--- START OF Available data ---

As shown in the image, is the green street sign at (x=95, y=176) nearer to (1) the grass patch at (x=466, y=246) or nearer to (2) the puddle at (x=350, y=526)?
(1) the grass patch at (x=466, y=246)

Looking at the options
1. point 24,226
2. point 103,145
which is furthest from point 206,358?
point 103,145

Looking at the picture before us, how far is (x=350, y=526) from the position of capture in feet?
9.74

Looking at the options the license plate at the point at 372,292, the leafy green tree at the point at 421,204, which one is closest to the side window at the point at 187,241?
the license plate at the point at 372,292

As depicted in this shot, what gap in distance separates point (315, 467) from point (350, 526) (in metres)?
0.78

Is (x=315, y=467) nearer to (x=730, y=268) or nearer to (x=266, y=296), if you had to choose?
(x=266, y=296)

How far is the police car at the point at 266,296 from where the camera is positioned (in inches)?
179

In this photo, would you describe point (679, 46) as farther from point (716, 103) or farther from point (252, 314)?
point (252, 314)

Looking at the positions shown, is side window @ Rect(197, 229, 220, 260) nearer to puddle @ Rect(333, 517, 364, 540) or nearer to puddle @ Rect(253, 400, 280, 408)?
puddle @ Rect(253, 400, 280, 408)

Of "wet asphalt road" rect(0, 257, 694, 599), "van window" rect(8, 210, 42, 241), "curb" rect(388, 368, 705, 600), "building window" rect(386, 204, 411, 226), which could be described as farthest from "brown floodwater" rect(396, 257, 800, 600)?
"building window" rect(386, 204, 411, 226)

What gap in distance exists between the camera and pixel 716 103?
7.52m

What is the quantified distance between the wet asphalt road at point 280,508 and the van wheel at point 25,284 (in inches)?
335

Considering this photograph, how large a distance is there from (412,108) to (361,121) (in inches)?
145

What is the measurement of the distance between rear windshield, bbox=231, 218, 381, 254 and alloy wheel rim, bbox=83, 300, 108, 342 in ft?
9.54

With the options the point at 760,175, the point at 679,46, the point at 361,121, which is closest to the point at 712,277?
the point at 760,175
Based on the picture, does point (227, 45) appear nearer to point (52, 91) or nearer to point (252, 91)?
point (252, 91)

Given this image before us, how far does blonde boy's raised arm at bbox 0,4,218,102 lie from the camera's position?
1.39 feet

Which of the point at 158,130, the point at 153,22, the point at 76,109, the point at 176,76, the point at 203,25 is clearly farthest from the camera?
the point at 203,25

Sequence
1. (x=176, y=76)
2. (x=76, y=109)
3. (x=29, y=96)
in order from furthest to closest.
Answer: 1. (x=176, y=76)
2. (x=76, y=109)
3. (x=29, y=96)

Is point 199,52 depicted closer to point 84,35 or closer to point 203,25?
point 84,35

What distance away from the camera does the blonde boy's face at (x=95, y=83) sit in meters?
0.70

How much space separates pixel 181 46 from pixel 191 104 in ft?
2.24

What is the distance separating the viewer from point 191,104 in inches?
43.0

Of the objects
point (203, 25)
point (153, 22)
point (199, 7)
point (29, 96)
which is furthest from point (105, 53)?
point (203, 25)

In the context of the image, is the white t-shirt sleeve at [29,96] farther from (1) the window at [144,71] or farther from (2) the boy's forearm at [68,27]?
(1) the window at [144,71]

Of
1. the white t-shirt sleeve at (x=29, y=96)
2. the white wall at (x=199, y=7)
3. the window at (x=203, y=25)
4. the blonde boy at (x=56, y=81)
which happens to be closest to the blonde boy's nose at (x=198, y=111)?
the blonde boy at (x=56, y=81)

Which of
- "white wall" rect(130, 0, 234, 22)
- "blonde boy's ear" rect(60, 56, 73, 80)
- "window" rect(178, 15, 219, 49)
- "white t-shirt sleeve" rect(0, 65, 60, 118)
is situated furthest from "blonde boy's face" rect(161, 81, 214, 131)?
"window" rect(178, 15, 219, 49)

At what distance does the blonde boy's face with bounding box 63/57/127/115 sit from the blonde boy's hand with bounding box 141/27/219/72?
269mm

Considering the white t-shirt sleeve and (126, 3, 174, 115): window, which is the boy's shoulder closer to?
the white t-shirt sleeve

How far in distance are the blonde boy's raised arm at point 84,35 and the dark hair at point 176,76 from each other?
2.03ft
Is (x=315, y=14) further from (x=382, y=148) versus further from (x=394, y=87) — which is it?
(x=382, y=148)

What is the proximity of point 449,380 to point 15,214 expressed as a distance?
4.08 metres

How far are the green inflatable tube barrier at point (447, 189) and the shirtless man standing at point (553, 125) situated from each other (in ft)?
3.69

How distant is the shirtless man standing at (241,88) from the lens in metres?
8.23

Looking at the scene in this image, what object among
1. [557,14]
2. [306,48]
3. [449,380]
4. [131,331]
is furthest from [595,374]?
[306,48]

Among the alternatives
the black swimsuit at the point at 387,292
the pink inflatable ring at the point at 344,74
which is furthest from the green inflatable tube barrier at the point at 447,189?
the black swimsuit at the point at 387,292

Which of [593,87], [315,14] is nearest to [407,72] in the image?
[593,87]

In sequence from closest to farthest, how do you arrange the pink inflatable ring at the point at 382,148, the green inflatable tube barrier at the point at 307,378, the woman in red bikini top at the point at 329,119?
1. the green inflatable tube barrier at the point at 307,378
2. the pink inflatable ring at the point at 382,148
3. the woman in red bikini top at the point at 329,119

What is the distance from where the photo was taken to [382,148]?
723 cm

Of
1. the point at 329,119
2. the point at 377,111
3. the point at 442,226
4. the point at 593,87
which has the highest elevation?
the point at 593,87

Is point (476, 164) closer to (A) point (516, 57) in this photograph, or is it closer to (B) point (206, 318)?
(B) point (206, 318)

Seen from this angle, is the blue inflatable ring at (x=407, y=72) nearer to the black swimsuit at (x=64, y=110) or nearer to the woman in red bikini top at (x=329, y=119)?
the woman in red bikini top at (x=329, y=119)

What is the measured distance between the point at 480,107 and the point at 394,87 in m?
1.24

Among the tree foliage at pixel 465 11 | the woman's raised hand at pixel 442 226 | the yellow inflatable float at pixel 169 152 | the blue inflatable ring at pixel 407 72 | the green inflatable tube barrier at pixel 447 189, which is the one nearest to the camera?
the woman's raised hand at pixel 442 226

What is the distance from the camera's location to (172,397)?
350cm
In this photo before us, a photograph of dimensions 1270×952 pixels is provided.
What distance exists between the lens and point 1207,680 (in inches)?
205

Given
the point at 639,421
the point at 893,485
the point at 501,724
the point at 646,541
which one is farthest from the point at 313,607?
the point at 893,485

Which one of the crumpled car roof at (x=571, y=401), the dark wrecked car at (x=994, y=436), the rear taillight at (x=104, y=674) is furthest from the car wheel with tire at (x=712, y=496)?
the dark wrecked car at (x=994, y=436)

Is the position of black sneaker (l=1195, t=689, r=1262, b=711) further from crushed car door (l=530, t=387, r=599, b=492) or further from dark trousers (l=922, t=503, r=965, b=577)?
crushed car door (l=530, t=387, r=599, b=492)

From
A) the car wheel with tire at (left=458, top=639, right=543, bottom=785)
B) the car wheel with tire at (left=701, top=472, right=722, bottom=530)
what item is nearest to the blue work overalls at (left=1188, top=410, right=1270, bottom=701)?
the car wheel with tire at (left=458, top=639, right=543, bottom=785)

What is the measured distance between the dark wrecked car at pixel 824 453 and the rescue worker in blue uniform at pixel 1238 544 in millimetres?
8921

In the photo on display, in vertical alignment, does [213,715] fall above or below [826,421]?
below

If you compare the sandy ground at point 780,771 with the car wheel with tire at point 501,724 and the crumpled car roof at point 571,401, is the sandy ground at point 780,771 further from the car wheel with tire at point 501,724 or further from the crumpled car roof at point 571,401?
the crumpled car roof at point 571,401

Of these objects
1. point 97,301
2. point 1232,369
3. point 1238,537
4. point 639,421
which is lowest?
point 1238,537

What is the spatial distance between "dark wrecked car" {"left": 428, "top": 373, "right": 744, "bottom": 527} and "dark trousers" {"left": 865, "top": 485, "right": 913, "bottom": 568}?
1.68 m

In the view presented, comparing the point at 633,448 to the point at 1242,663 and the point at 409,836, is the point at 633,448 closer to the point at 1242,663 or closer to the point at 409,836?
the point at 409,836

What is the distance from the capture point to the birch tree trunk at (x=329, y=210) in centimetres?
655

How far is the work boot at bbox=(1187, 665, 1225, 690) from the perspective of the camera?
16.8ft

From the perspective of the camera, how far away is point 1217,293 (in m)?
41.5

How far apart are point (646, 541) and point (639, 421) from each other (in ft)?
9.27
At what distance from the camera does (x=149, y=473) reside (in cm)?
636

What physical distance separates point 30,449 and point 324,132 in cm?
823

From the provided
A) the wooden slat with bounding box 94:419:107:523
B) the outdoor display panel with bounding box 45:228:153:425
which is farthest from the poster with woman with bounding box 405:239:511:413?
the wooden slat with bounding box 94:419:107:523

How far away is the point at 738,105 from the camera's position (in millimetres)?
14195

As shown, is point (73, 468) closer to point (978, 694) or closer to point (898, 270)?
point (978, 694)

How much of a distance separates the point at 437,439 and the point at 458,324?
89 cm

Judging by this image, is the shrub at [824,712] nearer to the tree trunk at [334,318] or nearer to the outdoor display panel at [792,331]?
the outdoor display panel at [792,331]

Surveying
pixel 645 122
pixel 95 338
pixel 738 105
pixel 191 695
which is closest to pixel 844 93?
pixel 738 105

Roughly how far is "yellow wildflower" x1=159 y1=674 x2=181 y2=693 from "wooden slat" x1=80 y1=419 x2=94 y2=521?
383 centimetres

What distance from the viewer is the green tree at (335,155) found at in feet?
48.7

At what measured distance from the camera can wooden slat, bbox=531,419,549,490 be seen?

--- END OF Available data ---

Challenge:
Quote exactly the line containing "From the perspective of the camera, how" and every later line through the end of the listing, and no other lines.

The completed task:
From the perspective of the camera, how far away is point 1217,293 (in m)?
41.5

How far apart are point (646, 541) and point (639, 421) from each other (in ft)?
9.27
At what distance from the camera does (x=149, y=473) reside (in cm)?
636

What physical distance separates point 30,449 and point 324,132 in cm?
823

From the provided
A) the wooden slat with bounding box 94:419:107:523
B) the outdoor display panel with bounding box 45:228:153:425
which is farthest from the poster with woman with bounding box 405:239:511:413?
the wooden slat with bounding box 94:419:107:523

How far away is the point at 738,105 from the camera's position (in millimetres)?
14195

As shown, is point (73, 468) closer to point (978, 694) or closer to point (898, 270)?
point (978, 694)

How much of a distance separates the point at 437,439 and the point at 458,324?
89 cm

Judging by this image, is the shrub at [824,712] nearer to the tree trunk at [334,318] or nearer to the outdoor display panel at [792,331]?
the outdoor display panel at [792,331]

Surveying
pixel 645 122
pixel 95 338
pixel 738 105
pixel 191 695
which is closest to pixel 844 93?
pixel 738 105

Roughly how far is "yellow wildflower" x1=159 y1=674 x2=181 y2=693 from "wooden slat" x1=80 y1=419 x2=94 y2=521?
383 centimetres

What distance from the viewer is the green tree at (335,155) found at in feet?
48.7

At what measured distance from the camera can wooden slat, bbox=531,419,549,490 be seen?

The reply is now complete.